Bagel head saline injection popular in Japan

Dermatologist weighs in on dangers of injecting saline into forehead to form bagel shape


Bagel head sounds like it should be some kind of playground insult among elementary schoolers, but it’s actually a cosmetic fad in Japan. The process of bagel-heading involves injecting saline solution into the skin on your forehead, then pressing down the middle with a thumb or finger. The end result? You look like you have a bagel on your head.

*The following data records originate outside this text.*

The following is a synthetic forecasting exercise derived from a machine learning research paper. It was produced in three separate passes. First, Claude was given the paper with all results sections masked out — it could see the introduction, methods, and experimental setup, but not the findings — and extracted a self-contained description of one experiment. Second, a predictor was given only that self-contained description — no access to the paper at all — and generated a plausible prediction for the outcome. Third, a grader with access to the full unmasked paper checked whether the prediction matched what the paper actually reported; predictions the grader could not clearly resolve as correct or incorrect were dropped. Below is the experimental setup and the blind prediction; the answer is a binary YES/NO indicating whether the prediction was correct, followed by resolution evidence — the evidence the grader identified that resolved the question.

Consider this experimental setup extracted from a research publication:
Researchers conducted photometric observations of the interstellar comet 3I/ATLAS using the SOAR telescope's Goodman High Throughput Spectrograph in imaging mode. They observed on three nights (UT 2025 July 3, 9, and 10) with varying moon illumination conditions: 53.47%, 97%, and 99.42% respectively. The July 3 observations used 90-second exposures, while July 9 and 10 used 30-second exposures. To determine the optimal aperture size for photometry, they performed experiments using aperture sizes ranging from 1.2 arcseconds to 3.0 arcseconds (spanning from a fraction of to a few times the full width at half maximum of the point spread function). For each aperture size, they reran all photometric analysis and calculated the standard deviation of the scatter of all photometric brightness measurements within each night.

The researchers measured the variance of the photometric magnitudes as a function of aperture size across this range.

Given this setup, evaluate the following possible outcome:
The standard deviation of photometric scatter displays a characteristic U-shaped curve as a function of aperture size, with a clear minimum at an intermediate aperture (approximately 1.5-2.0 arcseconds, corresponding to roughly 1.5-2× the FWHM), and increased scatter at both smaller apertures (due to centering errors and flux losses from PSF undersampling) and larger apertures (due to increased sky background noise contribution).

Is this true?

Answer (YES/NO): NO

“Sweet, buttery bagels,” one young man said of the procedure on an episode of the National Geographic Channel’s Taboo. “I look delicious.”

The bagel head body modification has been popular since at least 2008 among young people in Tokyo who are feeling rebellious, and it came to international attention on the Sept. 23 episode of Taboo. The process itself is described on the show as “relaxing,” accompanied by a stinging, dripping feeling as well as a sensation of falling asleep. The bagel head effect only lasts about 16 hours or so, by which point the body absorbs the 13.5 ounces of saline that have been injected into the skin.

Which raises the question: Is your body OK with that much saline entering your body through your forehead?

Omar Ibrahimi, a dermatologist at the Connecticut Skin Institute, spoke to Fox News about the potential dangers of the bagel head fad. He said that saline solution is actually commonly used as a local anesthetic, but too much of it—especially if it’s a highly concentrated solution—can cause extreme dehydration. He said it’s similar to the effect of drinking saltwater.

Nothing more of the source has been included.